I paid $5643.00 for the plow carry out and 1600.00 to Bobcat for assembly, couplers, controller, harness and kit, and installation. Looks like 7200.00 bucks. Probably can be cheaper, I thought the Bobcat work was a little pricey but they are high on anything. This plow is pretty awesome at dragging docks, pushing at 8-10 feet between cars, regular angle plowing, scoop mode,( not quite a pusher but not bad) or opened up to 11' 8". Really cool sucking it in and loading on trailer at 8' 3" and on to next job. I carry a 102" snow bucket on trailer and a 8' pusher box near by. Not much you can't handle with that.


----------



## Mike S (Feb 11, 2007)

Dodge Boy is right! That is the same setup I have 8611ss and a 100 inch bobcat bucket. Go for $100 dollars an hour! LOL!


----------



## DODGE-BOY (Oct 28, 2008)

Mike S;823155 said:


> Dodge Boy is right! That is the same setup I have 8611ss and a 100 inch bobcat bucket. Go for $100 dollars an hour! LOL!


I was a little skeptical, but you and some others convinced me. Couldn't be happier.Awesome moneymaker!!


----------



## Mike S (Feb 11, 2007)

I wish blizzard made a 8614ss! LOL!


----------



## big pusher (Sep 9, 2008)

Mike S;824069 said:


> I wish blizzard made a 8614ss! LOL!


I'd like try one too!


----------



## maximus44 (Nov 28, 2006)

Dont you guys thing a pusher would be FASTER,and CHEAPER??


----------



## kcress31 (Sep 20, 2009)

*Pusher*



maximus44;824343 said:


> Dont you guys thing a pusher would be FASTER,and CHEAPER??

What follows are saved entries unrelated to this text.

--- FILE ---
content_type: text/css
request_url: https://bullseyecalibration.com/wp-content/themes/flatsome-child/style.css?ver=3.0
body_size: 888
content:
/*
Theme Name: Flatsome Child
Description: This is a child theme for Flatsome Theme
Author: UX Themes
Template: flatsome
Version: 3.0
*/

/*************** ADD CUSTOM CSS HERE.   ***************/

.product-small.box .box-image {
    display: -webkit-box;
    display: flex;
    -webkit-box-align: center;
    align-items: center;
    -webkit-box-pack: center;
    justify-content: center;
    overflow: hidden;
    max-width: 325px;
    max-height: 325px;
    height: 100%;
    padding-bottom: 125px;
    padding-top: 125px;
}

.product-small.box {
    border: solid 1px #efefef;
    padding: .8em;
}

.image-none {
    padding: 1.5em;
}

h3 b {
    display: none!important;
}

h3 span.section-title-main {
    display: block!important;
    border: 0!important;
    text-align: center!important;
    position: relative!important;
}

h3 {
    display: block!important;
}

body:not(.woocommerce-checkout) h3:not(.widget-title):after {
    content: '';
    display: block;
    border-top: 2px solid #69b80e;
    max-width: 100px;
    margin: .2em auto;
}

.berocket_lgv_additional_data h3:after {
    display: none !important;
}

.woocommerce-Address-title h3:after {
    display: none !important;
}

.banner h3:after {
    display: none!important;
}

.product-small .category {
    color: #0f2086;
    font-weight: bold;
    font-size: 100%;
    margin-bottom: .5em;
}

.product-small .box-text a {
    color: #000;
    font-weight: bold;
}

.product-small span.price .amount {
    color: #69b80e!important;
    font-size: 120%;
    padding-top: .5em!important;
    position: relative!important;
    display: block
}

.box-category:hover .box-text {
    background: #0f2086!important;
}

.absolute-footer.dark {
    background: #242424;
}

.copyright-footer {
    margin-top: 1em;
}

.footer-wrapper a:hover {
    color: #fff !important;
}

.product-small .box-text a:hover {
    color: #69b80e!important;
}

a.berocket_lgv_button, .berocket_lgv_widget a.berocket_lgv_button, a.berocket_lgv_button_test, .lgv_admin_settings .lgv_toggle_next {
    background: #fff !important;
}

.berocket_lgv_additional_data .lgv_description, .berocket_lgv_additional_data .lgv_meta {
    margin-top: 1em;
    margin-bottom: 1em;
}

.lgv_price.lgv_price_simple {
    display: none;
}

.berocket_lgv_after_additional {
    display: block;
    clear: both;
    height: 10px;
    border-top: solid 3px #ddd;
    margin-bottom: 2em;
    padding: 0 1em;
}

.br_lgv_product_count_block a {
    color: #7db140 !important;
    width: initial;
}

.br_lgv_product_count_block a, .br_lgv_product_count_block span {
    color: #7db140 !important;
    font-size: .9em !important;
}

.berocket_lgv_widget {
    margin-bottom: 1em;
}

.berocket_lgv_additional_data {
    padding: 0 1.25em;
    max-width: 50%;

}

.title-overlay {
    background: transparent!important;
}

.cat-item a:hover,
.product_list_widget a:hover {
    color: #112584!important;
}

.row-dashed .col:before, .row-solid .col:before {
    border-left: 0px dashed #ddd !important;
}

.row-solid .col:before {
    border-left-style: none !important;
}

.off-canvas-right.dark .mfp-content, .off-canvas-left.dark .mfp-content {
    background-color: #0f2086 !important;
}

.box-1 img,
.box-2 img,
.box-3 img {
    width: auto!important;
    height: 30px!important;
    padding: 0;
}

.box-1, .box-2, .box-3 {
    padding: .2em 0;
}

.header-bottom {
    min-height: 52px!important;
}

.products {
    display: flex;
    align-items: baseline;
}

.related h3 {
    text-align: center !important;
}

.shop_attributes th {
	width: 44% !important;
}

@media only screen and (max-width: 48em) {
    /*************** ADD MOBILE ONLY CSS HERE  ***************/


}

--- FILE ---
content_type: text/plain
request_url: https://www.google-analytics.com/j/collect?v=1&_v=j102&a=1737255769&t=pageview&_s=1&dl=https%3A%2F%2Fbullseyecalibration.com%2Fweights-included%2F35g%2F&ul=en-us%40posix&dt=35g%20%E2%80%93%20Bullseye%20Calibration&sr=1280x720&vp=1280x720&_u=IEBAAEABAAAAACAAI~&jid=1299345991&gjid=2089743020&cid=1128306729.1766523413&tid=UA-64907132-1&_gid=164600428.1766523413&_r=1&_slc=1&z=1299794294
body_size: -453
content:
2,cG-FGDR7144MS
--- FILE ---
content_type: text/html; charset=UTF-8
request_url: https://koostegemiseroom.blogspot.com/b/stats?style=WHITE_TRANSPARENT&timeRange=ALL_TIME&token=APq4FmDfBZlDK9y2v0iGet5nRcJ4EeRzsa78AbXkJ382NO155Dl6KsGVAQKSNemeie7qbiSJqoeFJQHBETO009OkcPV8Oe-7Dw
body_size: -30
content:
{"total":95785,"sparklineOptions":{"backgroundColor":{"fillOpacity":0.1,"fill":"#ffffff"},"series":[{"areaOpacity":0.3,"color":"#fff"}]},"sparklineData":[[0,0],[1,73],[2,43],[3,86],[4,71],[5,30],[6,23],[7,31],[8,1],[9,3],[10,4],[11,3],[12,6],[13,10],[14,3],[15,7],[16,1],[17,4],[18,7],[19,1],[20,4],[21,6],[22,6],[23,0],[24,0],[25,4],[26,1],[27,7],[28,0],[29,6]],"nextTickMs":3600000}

I do think a pusher would be faster and cheaper but it is not as flexible, especially in the heavy snow or in tight areas where your max width is 8 feet. With the blizzard you can adjust to the conditions or the lot. You can use it in a pusher mode or straight plow. I know a pusher will hold the most though.


----------



## Mark Oomkes (Dec 10, 2000)

maximus44;824343 said:


> Dont you guys thing a pusher would be FASTER,and CHEAPER??


Nah, it's always faster with a bucket, right Neige? :laughing::laughing::laughing:

Seriously, in most situations, no.


----------